Experiments in program optimisation

How to make C run as fast as Java

Story: De-multiplexing of E1 streams

Tags: C C++ Java GCC optimisation

15 May 2014

No, there isn’t a mistake in the title. Everyone expects that C programs always run faster than Java programs, but in the recent articles (“De-multiplexing of E1 stream: converting to C” and “The mystery of an unstable performance”) we came across the example of the opposite.

These are the versions in question and the performance data, as published at the end of the last article:

Method Results in Java Results in C
Dst_First_1 1155 1457
Dst_First_2 2093 1454
Dst_First_3 1022 1464

We can see that Dst_First_1 and Dst_First_3 are faster in Java than in C. There are other irregularities as well: in Java Dst_First_3 is quite a bit faster than Dst_First_1, while in C it is a bit slower. In Java Dst_First_2 is much slower while in C it runs at the same speed as Dst_First_1. Why is this?
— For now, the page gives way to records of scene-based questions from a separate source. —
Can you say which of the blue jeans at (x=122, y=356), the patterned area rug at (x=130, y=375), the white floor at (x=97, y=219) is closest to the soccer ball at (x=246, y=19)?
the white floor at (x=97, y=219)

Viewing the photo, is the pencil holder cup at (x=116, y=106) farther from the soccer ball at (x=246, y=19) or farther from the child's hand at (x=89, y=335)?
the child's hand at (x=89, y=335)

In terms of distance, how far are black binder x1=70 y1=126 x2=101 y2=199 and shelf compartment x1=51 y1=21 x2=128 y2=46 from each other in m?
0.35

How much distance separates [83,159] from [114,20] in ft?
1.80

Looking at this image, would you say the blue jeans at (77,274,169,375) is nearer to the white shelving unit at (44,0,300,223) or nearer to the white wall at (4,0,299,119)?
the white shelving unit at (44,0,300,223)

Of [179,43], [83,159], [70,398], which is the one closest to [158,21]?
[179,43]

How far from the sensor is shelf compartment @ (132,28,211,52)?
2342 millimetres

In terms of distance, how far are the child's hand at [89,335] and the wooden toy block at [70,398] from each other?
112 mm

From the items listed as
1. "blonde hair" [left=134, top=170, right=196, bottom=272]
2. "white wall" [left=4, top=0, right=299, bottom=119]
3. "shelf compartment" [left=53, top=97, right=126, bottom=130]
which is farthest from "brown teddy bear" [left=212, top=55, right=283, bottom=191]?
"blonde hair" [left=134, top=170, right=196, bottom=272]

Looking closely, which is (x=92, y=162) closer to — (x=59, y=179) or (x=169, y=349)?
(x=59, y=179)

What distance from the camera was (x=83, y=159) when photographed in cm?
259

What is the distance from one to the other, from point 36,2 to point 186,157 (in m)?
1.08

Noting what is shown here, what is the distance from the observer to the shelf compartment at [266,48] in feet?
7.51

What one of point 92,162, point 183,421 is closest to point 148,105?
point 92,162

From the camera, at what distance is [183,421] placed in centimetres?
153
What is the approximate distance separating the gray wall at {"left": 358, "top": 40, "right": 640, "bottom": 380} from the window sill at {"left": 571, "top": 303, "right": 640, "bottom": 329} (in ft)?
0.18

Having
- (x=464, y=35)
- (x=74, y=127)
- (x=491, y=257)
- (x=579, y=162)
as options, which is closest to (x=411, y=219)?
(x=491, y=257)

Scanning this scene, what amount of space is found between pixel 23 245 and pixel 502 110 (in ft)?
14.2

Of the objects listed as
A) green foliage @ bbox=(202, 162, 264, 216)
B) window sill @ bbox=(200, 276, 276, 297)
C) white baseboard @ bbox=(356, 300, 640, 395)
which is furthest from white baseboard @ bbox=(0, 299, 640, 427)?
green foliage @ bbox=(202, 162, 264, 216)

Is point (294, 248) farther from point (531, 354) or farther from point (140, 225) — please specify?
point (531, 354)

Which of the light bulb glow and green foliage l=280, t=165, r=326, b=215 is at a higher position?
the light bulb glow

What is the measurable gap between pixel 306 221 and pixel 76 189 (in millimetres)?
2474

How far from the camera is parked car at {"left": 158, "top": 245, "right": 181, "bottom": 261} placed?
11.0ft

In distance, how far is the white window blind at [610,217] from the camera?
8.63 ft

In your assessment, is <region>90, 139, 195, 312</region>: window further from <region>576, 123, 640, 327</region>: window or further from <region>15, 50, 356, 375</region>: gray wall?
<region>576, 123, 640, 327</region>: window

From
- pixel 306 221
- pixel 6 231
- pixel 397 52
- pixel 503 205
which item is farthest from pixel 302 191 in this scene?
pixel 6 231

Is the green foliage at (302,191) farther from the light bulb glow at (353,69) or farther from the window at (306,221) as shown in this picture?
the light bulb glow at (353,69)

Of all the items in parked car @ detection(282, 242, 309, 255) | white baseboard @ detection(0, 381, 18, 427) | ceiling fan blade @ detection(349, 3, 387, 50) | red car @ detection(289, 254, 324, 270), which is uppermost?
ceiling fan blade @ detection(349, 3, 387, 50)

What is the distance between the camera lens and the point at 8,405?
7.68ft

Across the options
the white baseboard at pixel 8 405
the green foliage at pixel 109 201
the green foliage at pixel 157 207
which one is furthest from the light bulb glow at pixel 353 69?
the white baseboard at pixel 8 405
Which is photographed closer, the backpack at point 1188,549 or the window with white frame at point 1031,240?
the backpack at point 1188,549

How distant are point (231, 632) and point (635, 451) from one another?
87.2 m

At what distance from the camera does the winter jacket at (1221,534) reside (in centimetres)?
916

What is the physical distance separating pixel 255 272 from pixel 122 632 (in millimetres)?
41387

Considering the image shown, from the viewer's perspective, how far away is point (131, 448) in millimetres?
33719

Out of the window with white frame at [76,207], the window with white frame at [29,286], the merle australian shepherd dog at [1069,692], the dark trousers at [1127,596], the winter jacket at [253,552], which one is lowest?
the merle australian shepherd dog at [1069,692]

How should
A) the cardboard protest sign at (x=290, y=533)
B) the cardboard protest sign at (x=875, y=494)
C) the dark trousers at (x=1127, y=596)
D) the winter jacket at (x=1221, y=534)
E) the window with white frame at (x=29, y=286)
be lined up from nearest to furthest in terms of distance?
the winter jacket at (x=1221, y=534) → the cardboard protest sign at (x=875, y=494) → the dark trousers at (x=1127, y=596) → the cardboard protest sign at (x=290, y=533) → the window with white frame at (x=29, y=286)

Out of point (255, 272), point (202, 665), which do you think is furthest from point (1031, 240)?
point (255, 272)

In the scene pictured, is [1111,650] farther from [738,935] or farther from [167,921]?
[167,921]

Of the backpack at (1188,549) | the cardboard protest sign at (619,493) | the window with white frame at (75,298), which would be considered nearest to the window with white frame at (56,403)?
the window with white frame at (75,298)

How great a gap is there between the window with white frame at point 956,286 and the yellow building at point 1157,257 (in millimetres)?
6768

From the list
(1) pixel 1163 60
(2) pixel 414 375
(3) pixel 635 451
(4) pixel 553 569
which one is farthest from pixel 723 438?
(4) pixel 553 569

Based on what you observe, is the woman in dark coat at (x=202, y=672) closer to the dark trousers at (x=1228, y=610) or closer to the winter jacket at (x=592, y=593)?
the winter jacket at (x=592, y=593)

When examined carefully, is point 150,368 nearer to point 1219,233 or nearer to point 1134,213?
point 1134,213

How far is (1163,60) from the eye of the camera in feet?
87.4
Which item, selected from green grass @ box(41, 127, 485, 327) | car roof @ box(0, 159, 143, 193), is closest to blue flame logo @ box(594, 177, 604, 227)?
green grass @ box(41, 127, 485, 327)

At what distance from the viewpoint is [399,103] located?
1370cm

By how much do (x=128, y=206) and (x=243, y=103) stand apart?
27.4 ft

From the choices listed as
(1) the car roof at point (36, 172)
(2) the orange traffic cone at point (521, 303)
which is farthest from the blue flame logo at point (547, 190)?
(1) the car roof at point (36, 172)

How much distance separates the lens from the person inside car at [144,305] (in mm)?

Looking at the code: pointer aliasing

Let’s recall what these three versions of E1 de-multiplexors are:

Here is the code for all three versions:

class Dst_First_1 : public Demux
{
public:
    void demux (const byte * src, unsigned src_length, byte ** dst) const
    {
        assert (src_length % NUM_TIMESLOTS == 0);

        for (unsigned dst_num = 0; dst_num < NUM_TIMESLOTS; ++ dst_num) {
            for (unsigned dst_pos = 0; dst_pos < src_length / NUM_TIMESLOTS; ++ dst_pos) {
                dst [dst_num][dst_pos] = src [dst_pos * NUM_TIMESLOTS + dst_num];
            }
        }
    }
};

class Dst_First_2 : public Demux
{
public:
    void demux (const byte * src, unsigned src_length, byte ** dst) const
    {
        assert (src_length % NUM_TIMESLOTS == 0);

        unsigned dst_size = src_length / NUM_TIMESLOTS;
        for (unsigned dst_num = 0; dst_num < NUM_TIMESLOTS; ++ dst_num) {
            byte * d = dst [dst_num];
            unsigned src_pos = dst_num;
            for (unsigned dst_pos = 0; dst_pos < dst_size; ++ dst_pos) {
                d[dst_pos] = src[src_pos];
                src_pos += NUM_TIMESLOTS;
            }
        }
    }
};

class Dst_First_3 : public Demux
{
public:
    void demux (const byte * src, unsigned src_length, byte ** dst) const
    {
        assert (src_length == NUM_TIMESLOTS * DST_SIZE);

        for (unsigned dst_num = 0; dst_num < NUM_TIMESLOTS; ++ dst_num) {
            for (unsigned dst_pos = 0; dst_pos < DST_SIZE; ++ dst_pos) {
                dst [dst_num][dst_pos] = src [dst_pos * NUM_TIMESLOTS + dst_num];
            }
        }
    }
};

Let’s compile the program with all necessary flags

c++ -S -O3 -falign-functions=32 -falign-loops=32 -o e1.asm e1.cpp

and look at the assembly:

_ZNK11Dst_First_15demuxEPKhjPPh:
.LFB1013:
        .cfi_startproc
        subq    $8, %rsp
        .cfi_def_cfa_offset 16
        testb   $31, %dl
        jne     .L46
        shrl    $5, %edx
        xorl    %r10d, %r10d
        .p2align 5
.L47:
        xorl    %eax, %eax
        testl   %edx, %edx
        movl    %r10d, %edi
        je      .L50
        .p2align 5
.L52:
        movl    %edi, %r8d
        addl    $32, %edi
        movzbl  (%rsi,%r8), %r9d
        movq    (%rcx,%r10,8), %r8
        movb    %r9b, (%r8,%rax)
        addq    $1, %rax
        cmpl    %eax, %edx
        ja      .L52
.L50:
        addq    $1, %r10
        cmpq    $32, %r10
        jne     .L47
        addq    $8, %rsp
        .cfi_remember_state
        .cfi_def_cfa_offset 8
        ret
.L46:
        .cfi_restore_state
        movl    $_ZZNK11Dst_First_15demuxEPKhjPPhE19__PRETTY_FUNCTION__, %ecx
        movl    $103, %edx
        movl    $.LC0, %esi
        movl    $.LC2, %edi
        call    __assert_fail
        .cfi_endproc

A quick look at the inner loop (the code between .L52 and .L50) reveals that there is something that can be optimised there:

        movzbl  (%rsi,%r8), %r9d
        movq    (%rcx,%r10,8), %r8
        movb    %r9b, (%r8,%rax)

There are three memory access instructions here. The first one reads a byte from the address %rsi at the offset %r8, where %r8 is a copy of a loop variable (%edi), which is incremented by 32 for each loop iteration. Clearly, this is

    src [dst_pos * NUM_TIMESLOTS + dst_num]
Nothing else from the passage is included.